27 In my view the respondent’s position should be secured to the greatest extent possible both as a condition of the stay and by the provision of security for costs. However it would not be appropriate for the Court to order both the payment into Court of a sum to secure the stay as well as a payment for security for costs. One payment should secure the respondent’s position. Mr Garnsey submitted the amount of security should be in the range of $40,000 - $50,000 based I assume on his prediction of a one day appeal. His solicitor estimated the respondent’s cost of the appeal at approximately $50,000. Mr Rayment did not challenge that amount. However it is not apparent whether that assessment was based on solicitor-client or party-party costs. In my view it would not be appropriate to award that entire sum as security for costs, rather an amount of $40,000 should be provided.

SUPPLIED RECORDS ▸
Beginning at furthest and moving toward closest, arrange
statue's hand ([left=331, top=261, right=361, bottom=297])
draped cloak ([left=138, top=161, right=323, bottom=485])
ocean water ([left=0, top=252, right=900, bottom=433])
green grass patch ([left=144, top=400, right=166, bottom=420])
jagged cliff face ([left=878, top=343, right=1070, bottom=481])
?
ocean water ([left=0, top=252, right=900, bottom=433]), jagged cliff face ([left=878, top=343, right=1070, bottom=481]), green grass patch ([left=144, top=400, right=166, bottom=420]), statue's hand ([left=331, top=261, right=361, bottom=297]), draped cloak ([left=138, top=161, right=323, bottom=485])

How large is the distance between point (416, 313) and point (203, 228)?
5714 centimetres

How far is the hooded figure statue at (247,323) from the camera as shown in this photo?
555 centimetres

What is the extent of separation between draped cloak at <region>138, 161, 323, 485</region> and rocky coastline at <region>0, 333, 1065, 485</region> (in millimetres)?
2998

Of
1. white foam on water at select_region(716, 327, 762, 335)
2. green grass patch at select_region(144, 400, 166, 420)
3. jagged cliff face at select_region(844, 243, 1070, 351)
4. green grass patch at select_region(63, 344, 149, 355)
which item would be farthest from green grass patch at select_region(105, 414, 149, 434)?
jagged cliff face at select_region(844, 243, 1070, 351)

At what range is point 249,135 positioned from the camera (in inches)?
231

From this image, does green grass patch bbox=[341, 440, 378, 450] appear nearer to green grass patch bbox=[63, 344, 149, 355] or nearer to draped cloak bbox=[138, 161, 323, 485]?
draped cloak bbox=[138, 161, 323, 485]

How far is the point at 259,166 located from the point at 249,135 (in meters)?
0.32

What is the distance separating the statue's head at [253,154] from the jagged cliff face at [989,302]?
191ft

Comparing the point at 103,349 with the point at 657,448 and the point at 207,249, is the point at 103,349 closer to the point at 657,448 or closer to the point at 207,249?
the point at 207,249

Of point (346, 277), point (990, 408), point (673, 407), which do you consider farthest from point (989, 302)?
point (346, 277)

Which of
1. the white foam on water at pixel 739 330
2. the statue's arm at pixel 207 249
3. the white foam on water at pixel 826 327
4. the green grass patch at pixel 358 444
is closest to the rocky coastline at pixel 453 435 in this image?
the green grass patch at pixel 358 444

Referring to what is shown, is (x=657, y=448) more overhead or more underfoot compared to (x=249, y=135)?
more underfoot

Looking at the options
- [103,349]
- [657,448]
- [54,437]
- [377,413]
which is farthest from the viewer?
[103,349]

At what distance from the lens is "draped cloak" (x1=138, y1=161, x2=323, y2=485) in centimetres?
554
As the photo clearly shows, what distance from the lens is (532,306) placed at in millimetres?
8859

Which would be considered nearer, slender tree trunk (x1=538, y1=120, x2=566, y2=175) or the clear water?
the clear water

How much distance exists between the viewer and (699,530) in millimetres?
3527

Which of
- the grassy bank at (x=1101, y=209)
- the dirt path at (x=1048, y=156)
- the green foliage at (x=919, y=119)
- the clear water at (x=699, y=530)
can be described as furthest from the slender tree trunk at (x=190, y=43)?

REQUIRED WORK ▸
1) In the excerpt:
(a) What range did Mr Garnsey submit for the amount of security?
(b) Who did not challenge the solicitor's estimate of the respondent's cost of the appeal?
(c) What amount does the excerpt conclude should be provided as security for costs?
2) Can you edit the excerpt between "27 In my view" and "should be provided.", inclusive, so that "challenge" becomes "dispute"?
The records aren't needed here.

EXERCISE ANSWERS ▸
1)
(a) $40,000 - $50,000
(b) Mr Rayment
(c) $40,000

2)
27 In my view the respondent’s position should be secured to the greatest extent possible both as a condition of the stay and by the provision of security for costs. However it would not be appropriate for the Court to order both the payment into Court of a sum to secure the stay as well as a payment for security for costs. One payment should secure the respondent’s position. Mr Garnsey submitted the amount of security should be in the range of $40,000 - $50,000 based I assume on his prediction of a one day appeal. His solicitor estimated the respondent’s cost of the appeal at approximately $50,000. Mr Rayment did not dispute that amount. However it is not apparent whether that assessment was based on solicitor-client or party-party costs. In my view it would not be appropriate to award that entire sum as security for costs, rather an amount of $40,000 should be provided.